Evidence Matters

A review of the rules on appointing expert witnesses and an outline of best practices when instructing an expert

This is the sixth article in a series focusing on specialist skills and knowledge in Civil Litigation. Expert witness evidence can be crucial to winning a case, so choosing the right expert and instructing him or her properly is an important task. As a legal secretary, you would not normally be expected to choose the actual expert in a case, but that does not mean you do not have a role in the process.

Like nearly everything else nowadays, there are sometimes too many choices, so being in a position to narrow down the options is valuable to a fee earner as it will save him or her time.
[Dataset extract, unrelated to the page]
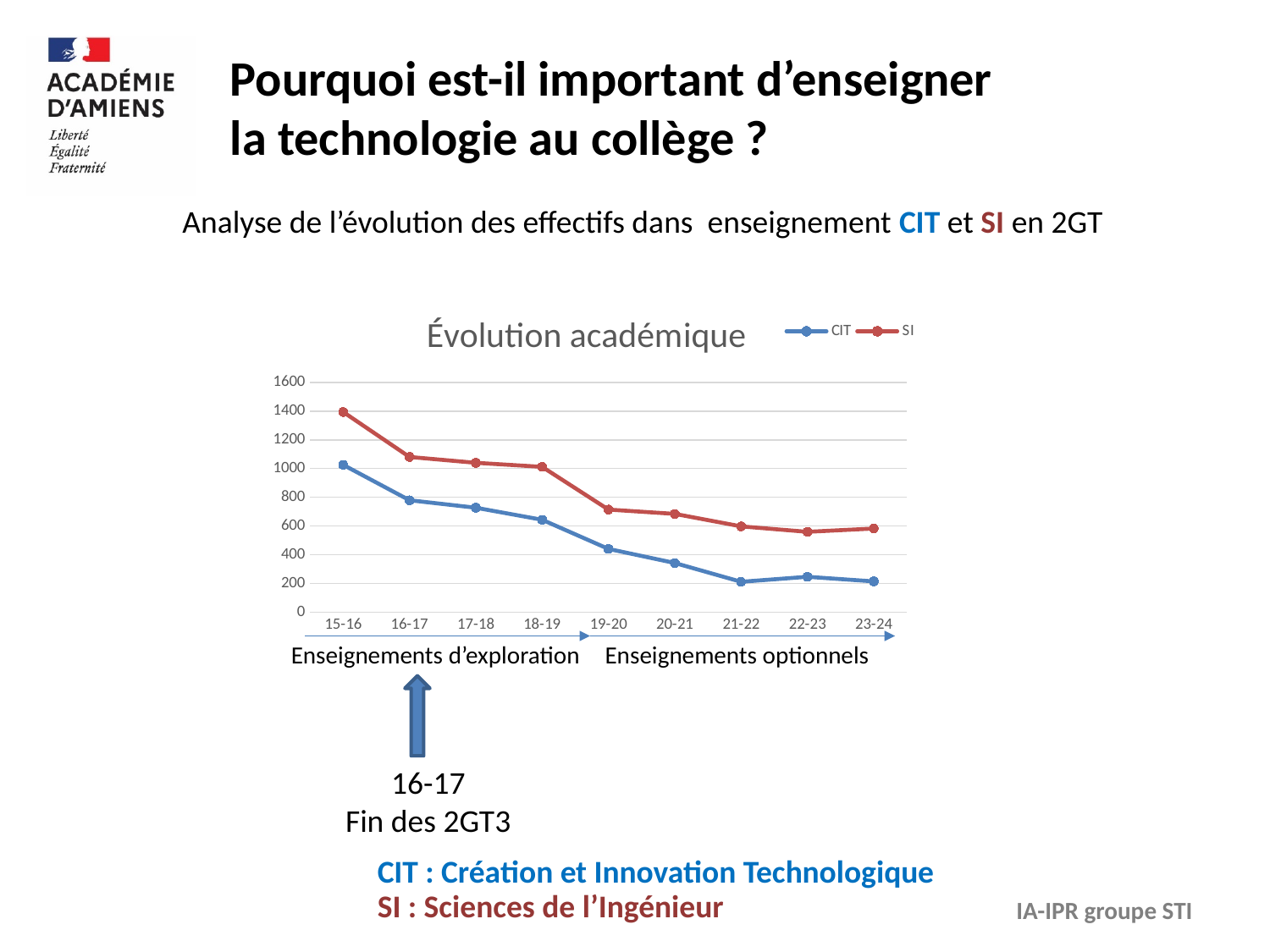
What kind of chart is shown on the slide? line chart What is the title of the chart? Évolution académique In which school year is the SI series at its highest? 15-16 Is the value for CIT in 23-24 greater or less than 400? less How many series does the chart's legend list? 2 Do the CIT values generally rise or fall from 15-16 to 23-24? fall How many school years are plotted along the x axis? 9 Is the value for CIT in 20-21 greater or less than 400? less Is the value for SI in 15-16 greater or less than 1200? greater Which series is higher in 19-20, CIT or SI? SI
If you are asked to compile contact details for appropriate experts, there are a number of places you can look.

The starting point is either your own firm’s database (if one exists) or recommendations from colleagues in the firm. Another source for identifying a suitable expert is an expert agency. These agencies can be very useful if your client is based in a different part of the country and you need an expert based near him or her. There are also directories and databases for various professions. 

Once you have checked one or more of these sources of experts, you will need to obtain a range of information. You may be expected to collect details from experts, such as:

  • Details of their qualifications in the form of a CV and/or a brochure.
  • References from other instructing solicitors or clients.
  • Examples of their work, such as reports from similar litigations.
  • Any terms of business. These should include details of report fees, hourly rates, how expenses will be covered, and whether or not VAT is going to be charged.
  • Details of how many times they have acted as experts in the past year or details of any previous court appearances.
  • Confirmation that the expert does not have any conflict of interest that would prevent him or her from acting. For example, has the expert already been contacted by the other side in the case? If they have, then he or she should not act.

Collecting all these preliminary details is time-consuming, so helping to gather this information can be very useful. Once this has been done, and an expert has been selected, then a letter of instruction will need to be sent. This letter should contain information such as:

  • The full name and address of the client and the other parties in the dispute.
  • What tasks the expert is being instructed to carry out: for example, is he or she preparing a preliminary report or a full report?
  • Confirmation that the expert is either acting as a single expert for your client only, or as a joint expert for both parties in the action.
  • What the approximate value of the claim is, so the expert can decide how detailed his or her report should be.

 Finding a suitable expert and providing him or her with clear instructions can be a difficult task. If you follow a simple search method and provide thorough instructions, you will be much less likely to be disappointed with the expert who is appointed.